# WHAT YOU WILL DO
In the forum thread on removing duplicate items from an array, retype the portion between "the records is" and "duplicated items ?", inclusive.

# TEXT EXCERPT
↓↓↓

How could I remove the duplicated items(complex object) from array

Question

In each document,

the records is an array containing many duplicated objects.

and in buy_items there are also containing many duplicated items.

How could I clean the duplicated items ?

Original documents:

{
  "_id": "0005d116qwwewdq82a1b84f148fa6027d429f3e",
  "records": [
    {
      "DATE": new Date("1996-02-08T08:00:00+0800"),
      "buy_items": [
        "5210 ",
        "5210 ",
        "5210 "
      ]
    },
    {
      "DATE": new Date("1996-02-08T08:00:00+0800"),
      "buy_items": [
        "5210 ",
        "5210 ",
        "5210 "
      ]
    }
    {
      "DATE": new Date("2012-12-08T08:00:00+0800"),
      "buy_items": [
        "5210 ",
        "1234 ",
        " "
      ]
    }        
    ]
}

Expected Output:

{
  "_id": "0005d116qwwewdq82a1b84f148fa6027d429f3e",
  "records": [
    {
      "DATE": new Date("1996-02-08T08:00:00+0800"),
      "buy_items": [
        "5210 "
      ]
    },
    {
      "DATE": new Date("2012-12-08T08:00:00+0800"),
      "buy_items": [
        "5210 ",
        "1234 ",
        " "
      ]
    }    
    ]
}

With Michaels solution, the output might looks like this

{
  "_id": "0005d116qwwewdq82a1b84f148fa6027d429f3e",
  "records": [
    "date": new Date("1996-02-08T08:00:00+0800"),
      "buy_items": [
        "5210 "
        "1234 ",
        " "
      ]
    ]
}

Answer 1

You can remove duplicated objects using the aggregation framework

db.collection.aggregate(
    [
        { $unwind: "$records" }, 
        { $unwind: "$records.buy_items" }, 
        { $group: { "_id": {id: "$_id", date: "$records.DATE" }, buy_items: { $addToSet: "$records.buy_items" }}}, 
        { $group: {"_id": "$_id.id", records: { $push: {"date": "$_id.date", "buy_items": "$buy_items" }}}}, { $sort: { "records.0.date": 1 }} ,
        { $out: "collection" }
    ]
)

The $out operator let you write your aggregation result in specified collection or Replace you existing collection.

---

Even better using "Bulk" operations

var bulk = bulk = db.collection.initializeOrderedBulkOp(),
    count = 0;

db.collection.aggregate([
    { "$unwind": "$records" }, 
    { "$project": { 
        "date": "$records.DATE", 
        "buy_items": { "$setIntersection": "$records.buy_items" }
    }}, 
    { "$unwind": "$buy_items" }, 
    { "$group": { 
        "_id": { "id": "$_id", "date": "$date" }, 
        "buy_items": { "$addToSet": "$buy_items" }
    }},
    { "$group": { 
        "_id": "$_id.id", 
        "records": { "$push": { 
            "date": "$_id.date", 
            "buy_items": "$buy_items" 
        }}
    }}
]).forEach(function(doc) { 
       bulk.find({"_id": doc._id}).updateOne({
       "$set": { "records": doc.records }
       }); 
       count++; 
       if (count % 500 == 0) {   
           bulk.execute();    
           bulk = db.collection.initializeOrderedBulkOp(); 
       } 
})

if (count % 500 != 0)

↑↑↑

Data excerpts
↓↓↓

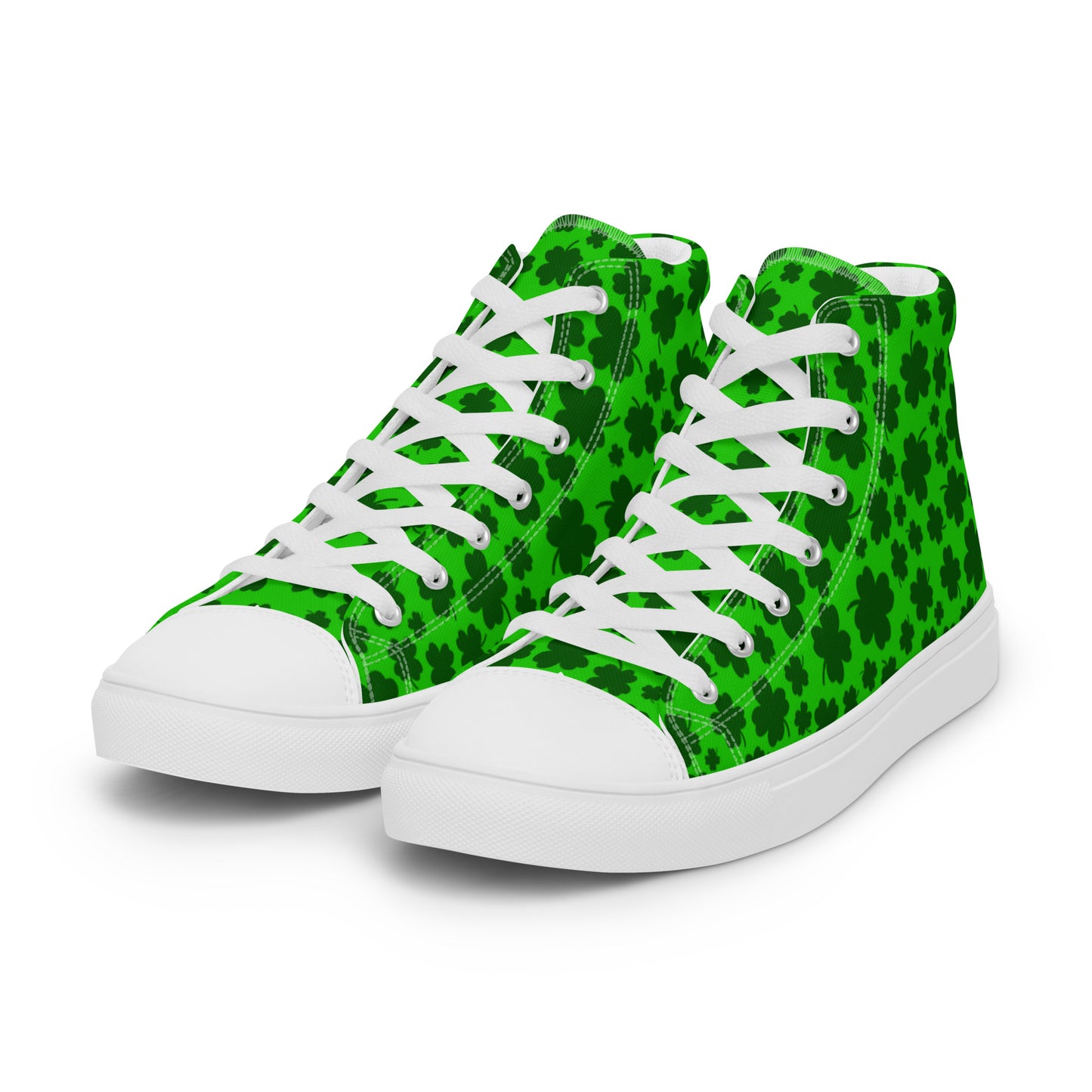 Lucky Clover Men’s High Top Canvas Shoes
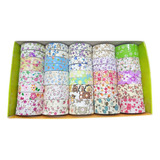 Cinta Washitape Tela Decorativas Scrapbooking Adhesiva X 12u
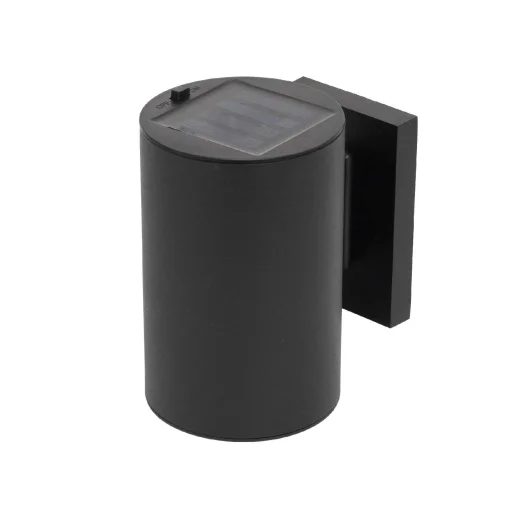 Home MX654 napelemes díszvilágítás, falilámpa, 1 db melegfehér LED, akkumulátor, fém és műanyag - 2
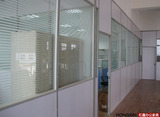 办公室屏风高墙隔断 房间玻璃铝合金电脑桌隔墙 武汉高隔屏风定制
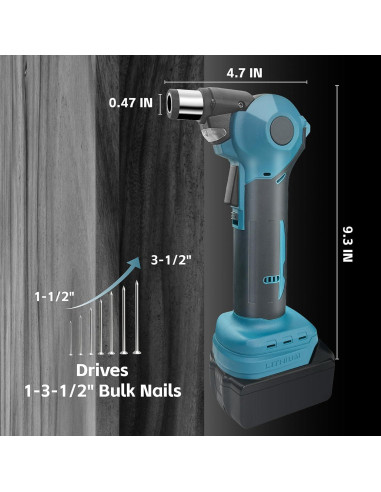 Clavadora de Palma Inalámbrica Lezwuatoolz 18V Sin Escobillas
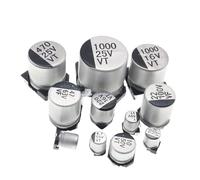 10 unidades de condensador electrolítico de aluminio SMD 6,3 V 10V 16V 25V 35V 50V 1UF 2,2UF 10UF 22UF 33UF 47UF 100UF 220UF 330UF 470UF 1000UF(35V47UF 10PCS)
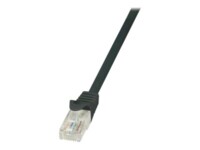 LogiLink EconLine CAT 6 Ikke afskærmet parsnoet (UTP) 1.5m Patchkabel Sort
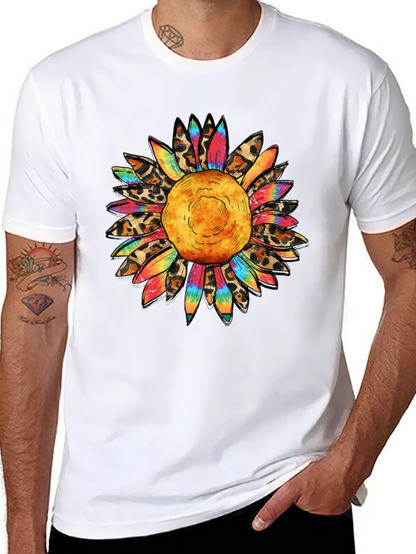 Sunflower Graphic Tee - Mens Black T-Shirt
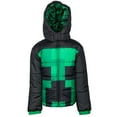 thumbnail image 1 of Minecraft Big Boys Zip Up Winter Coat Puffer Jacket Toddler to Big Kid, 1 of 5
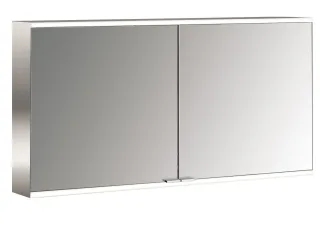 emco LED-Lichtspiegelschrank prime 2 Facelift Aufputz, 1300 mm, 2-türig, IP 20 Rückwand weiß, 949706 949706347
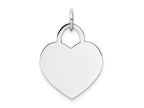 FJC Finejewelers 14 kt White Gold Personalized Large Engravable Heart 25 x 18 mm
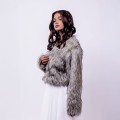 BRIDAL STOLE FUTRO ŚLUBNE OKRYCIE NARZUTKA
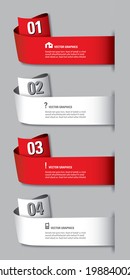 Infographics Numbered Banners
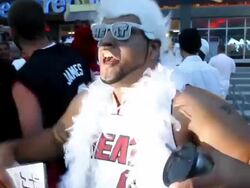 ATMOSPHERE: Fans as Miami Fans Celebrate Following Stock Footage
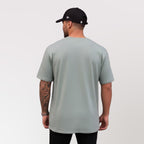 Polera oversize verde jade Dsanti vista posterior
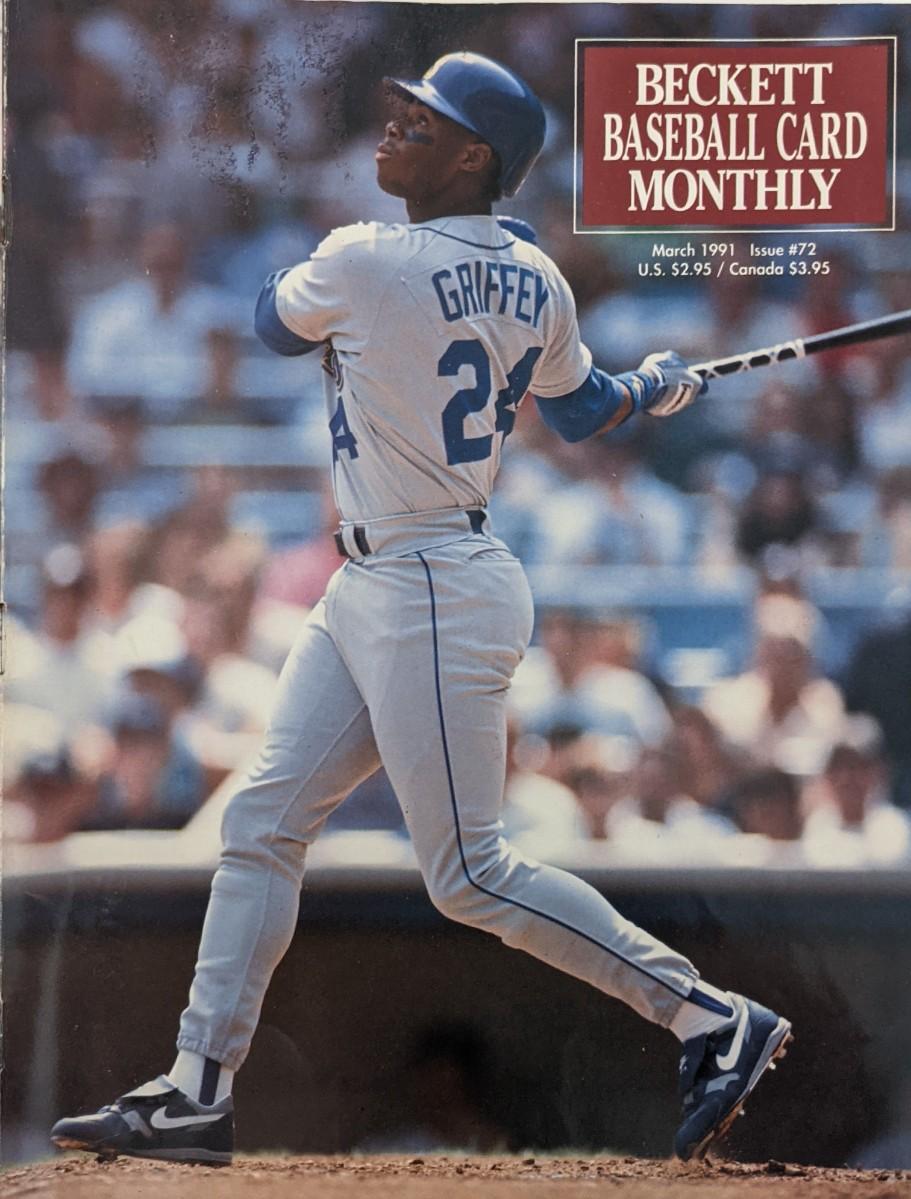 Beckett baseball card monthly magazine march 1992 issue 72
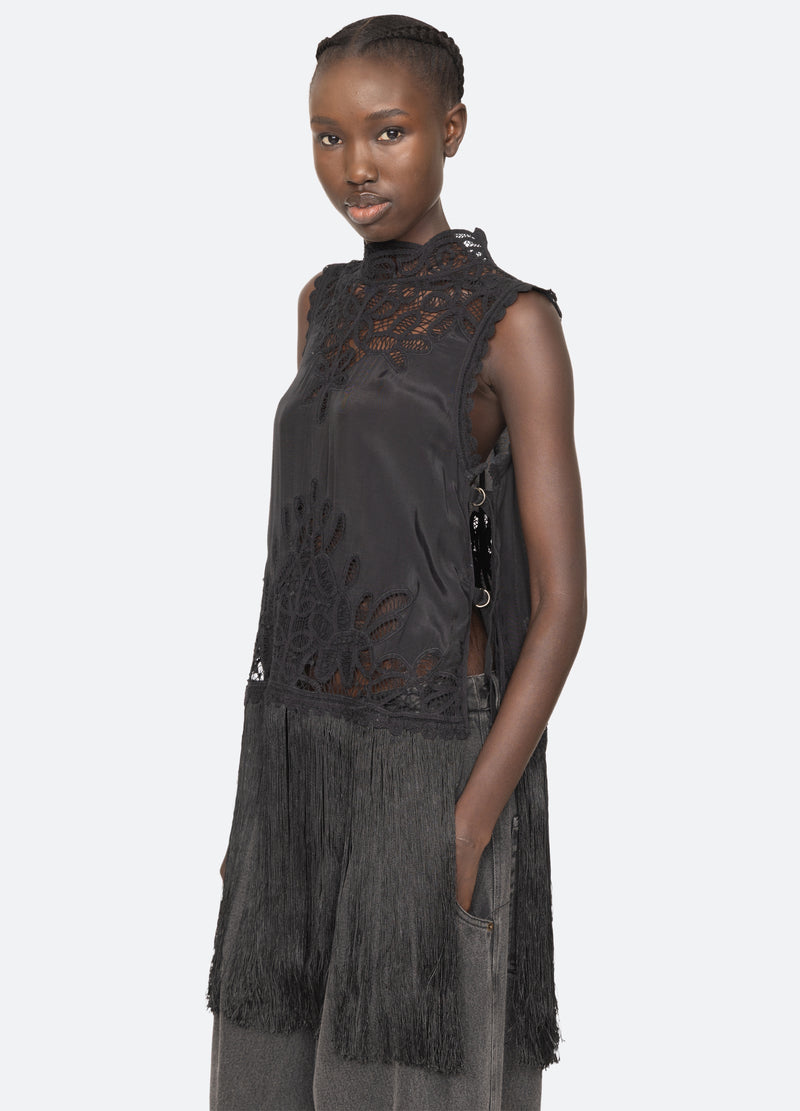 sea new york Adelina Top Black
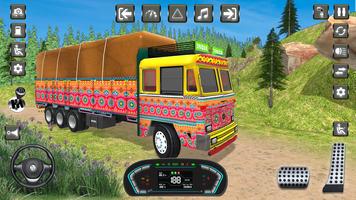 Indian Truck Simulator 3D Game Affiche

↑↑↑

# ANSWER SECTION
the records is an array containing many duplicated objects.

and in buy_items there are also containing many duplicated items.

How could I clean the duplicated items ?